In a class system, the bulk of the wealth that the system produces goes to a small group who own and control the entities that people work for. This group is the owning class. The class system has two ways of ensuring that working people agree to this specific way of distributing wealth. The first is to keep the working class divided by installing many kinds of oppressions, such as racism, sexism, and anti-Semitism.

The second is to take a section of the working class and get us to see ourselves as different, as not having the same interests as the rest of the working class. This group is the middle class. We are a section of the working class that has been artificially separated from other working-class people. In return for rewards and privileges unavailable to other workers, and under the influence of considerable pressure and much misinformation, we agree to help support and maintain the class system.
——
#### [Your goal]
Can you extend the text about the class system and the middle class, picking up right after its last sentence? The data that comes next is from a separate source and has no connection to the text above.

#### [Supplied material]
——
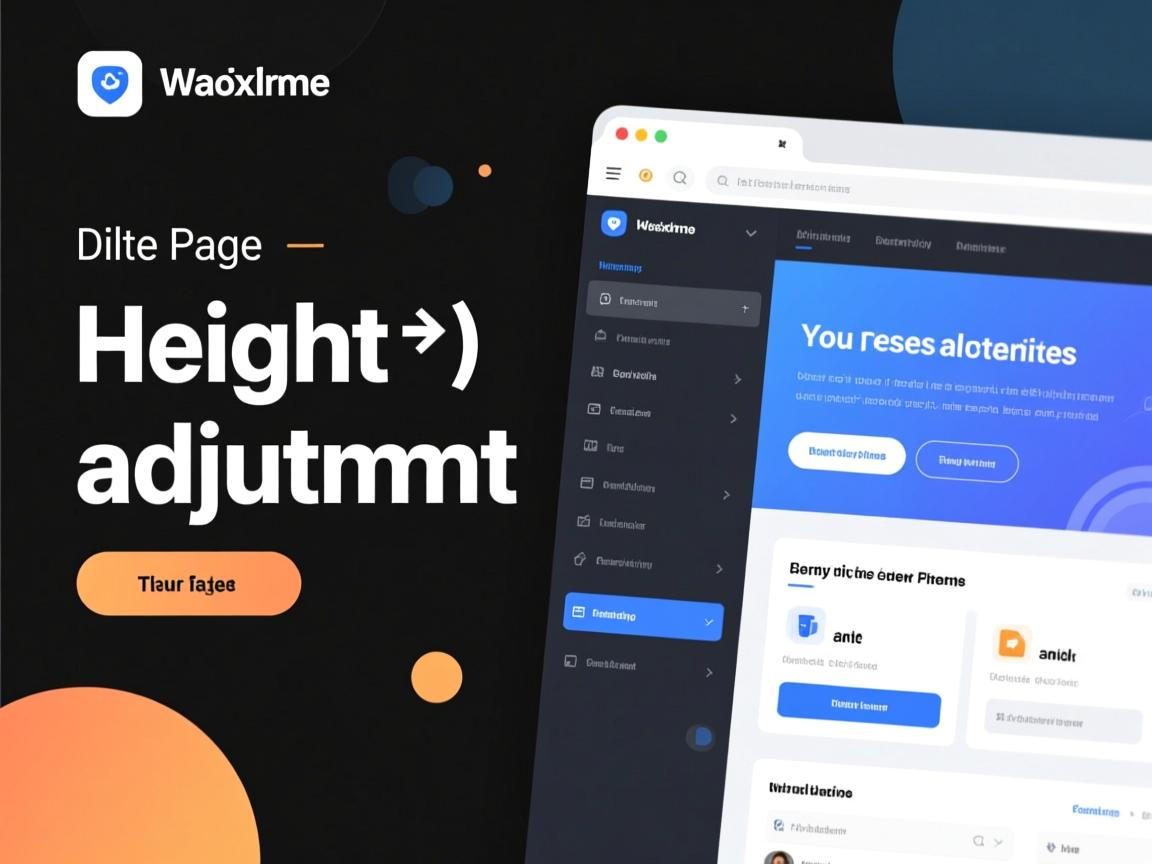 WordPress文章页高度调整教程 第1张 WordPress文章页高度调整教程 第1张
——
#### [Answer section]
WHO WE ARE

We define the middle class as those people whose role it is to help the economic system work smoothly, efficiently, and profitably. Middle-class people do not work directly in the production of goods or “non-professional” services, but instead occupy various managerial, supervisory, administrative, and coordinating positions. We also work in a range of “professional” roles that serve to enhance the compliance, motivation, control, efficiency, and health of working people so as to facilitate their cooperation and productivity. Professional roles include work as educators, academics, journalists, lawyers, trainers, consultants, religious leaders, health workers, and psychologists, among others. These jobs have in common the basic role of making the economic system work smoothly and of keeping the workforce compliant, efficient, and productive. Many characteristics commonly associated with the middle class are not actually essential to being middle class, although income, or the way people speak or behave, among other characteristics, may sometimes offer clues that someone is middle class.

The middle class is highly diverse. We vary as to ethnicity, gender, sexual orientation, religion, citizenship, family background, and so on. Our additional identities lead to our having different experiences in the class system, and different feelings. For example, middle-class people of the global majority have experiences and feelings that middle-class white people do not have. The experiences and feelings of middle-class Jewish people differ from those of middle-class Gentiles. People who were brought up poor or working class and who are currently middle class have experiences and feelings that people brought up middle class have never had and may not understand.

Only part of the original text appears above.